Sam sourit d’un sourire qui découvrit des gencives abîmées.
— Peut-être. Je vais vous dire quelque chose que je n’ai jamais dit aux interrogatoires. Parce que j’étais encore un homme méchant à l’époque, et que je voulais faire du mal à vous, ou à lui, ou à n’importe qui. Mais en prison, on a le temps de penser. On a le temps de regretter. Alors voilà, m’sieur Edward. Edgar avait un carnet. Un petit carnet de cuir noir, qu’il gardait toujours sur lui. Il ne le montrait jamais à personne. Mais une fois, il est tombé de sa poche, quand il était ivre. Je l’ai ramassé, je l’ai ouvert. C’était une liste de noms. Des noms de gens qu’il avait approchés, surveillés, étudiés. Il y avait votre nom dessus, m’sieur Edward. Pas parce que vous étiez le premier venu. Parce que vous étiez le dernier.
Edward sentit un frisson lui parcourir l’échine.
— Le dernier ?
— La liste s’arrêtait à vous. Après vous, il y avait une page blanche. Il avait décidé que vous seriez sa dernière œuvre. Et vous savez ce qu’il avait écrit à côté de votre nom, en petit, comme une note pour lui-même ? « Le journaliste qui cherche la vérité sans savoir que la plus grande vérité est celle qu’on ne veut pas voir. »
Le silence de la prison s’installa entre eux, lourd comme une porte de fer.
— Qu’est-ce que ça veut dire ? murmura Edward.
— Ça veut dire qu’Edgar vous connaissait avant de vous choisir. Il avait lu vos articles. Il vous avait suivi. Il savait que vous étiez au bord du gouffre, que vous aviez besoin d’un grand sujet pour sauver votre carrière. Il vous a choisi parce que vous étiez prévisible. Parce qu’il savait exactement comment vous manipuler.
Edward ferma les yeux. Tout ce qu’il avait vécu — les lettres, le faux Ripper, la gloire éphémère, la chute — tout était un plan orchestré par un homme qui l’avait étudié comme un entomologiste étudie un insecte avant de l’épingler.
— Pourquoi ? demanda-t-il encore, la voix rauque.
— Ça, je ne sais pas. C’est là que vos questions doivent aller, m’sieur Edward. Pourquoi un homme comme lui, un homme qui savait tout de tout le monde, a-t-il choisi cette folie particulière ? Pourquoi écrire des lettres au nom de Jack l’Éventreur ? Et pourquoi vous, un raté de Fleet Street ?
Sam se pencha vers la grille, sa voix devenant presque un souffle.
— Vous savez ce qu’il y avait sur la page avant votre nom ? Des noms de policiers. Des inspecteurs. Des agents. Vous croyez que c’est un hasard ?
Edward le dévisagea, les pensées tourbillonnant dans sa tête comme des feuilles mortes dans le vent.

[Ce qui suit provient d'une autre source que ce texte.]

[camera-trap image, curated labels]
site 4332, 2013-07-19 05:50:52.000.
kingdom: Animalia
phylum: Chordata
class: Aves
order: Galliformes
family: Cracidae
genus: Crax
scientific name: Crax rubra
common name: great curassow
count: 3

— Des policiers ? Edgard Grave connaissait des policiers ?
— Il en fréquentait. Il avait ses informateurs, partout. La police, les journaux, les mairies. Il savait tout. Allez chercher là, m’sieur Edward. Il y a un lien. Entre votre famille, la police, et ce qu’Edgar faisait. Quelque chose qu’on vous cache. Quelque chose que vous n’avez pas encore vu.
Le gardien revint, frappant sa matraque contre sa paume.

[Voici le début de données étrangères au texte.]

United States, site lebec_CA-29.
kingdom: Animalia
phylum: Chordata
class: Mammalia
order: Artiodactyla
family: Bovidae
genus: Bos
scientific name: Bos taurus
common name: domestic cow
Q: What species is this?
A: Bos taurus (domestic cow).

— Temps écoulé, messieurs.
Edward se releva lentement, les jambes lourdes. Sam le regarda partir, puis ajouta à voix basse, comme un dernier cadeau :
— Votre père, m’sieur Edward. Édgar a travaillé pour votre père. Un été, il y a longtemps. Avant votre naissance. Allez demander pourquoi.
La porte de la cellule se referma, et Edward resta figé, le cœur pris dans un étau.
Son père. Ce graveur de montres respecté, cet homme austère qui lui avait laissé une lettre cryptique au moment de mourir. Son père avait employé Edgar Graves.
Le monde qu’il croyait connaître venait de basculer. Il sortit de Newgate dans la brume du soir, et se dirigea vers le seul endroit qui lui restait : sa table de travail, où il avait entreposé ses affaires chez Sarah. Il avait un récit à écrire. Pas pour les journaux. Pas pour se disculper.
Pour comprendre.
Il allait écrire la vérité, toute la vérité, même si elle devait l’entraîner dans les profondeurs où son père et Edgar Graves s’étaient rencontrés. Et cette fois, il ne s’arrêterait pas.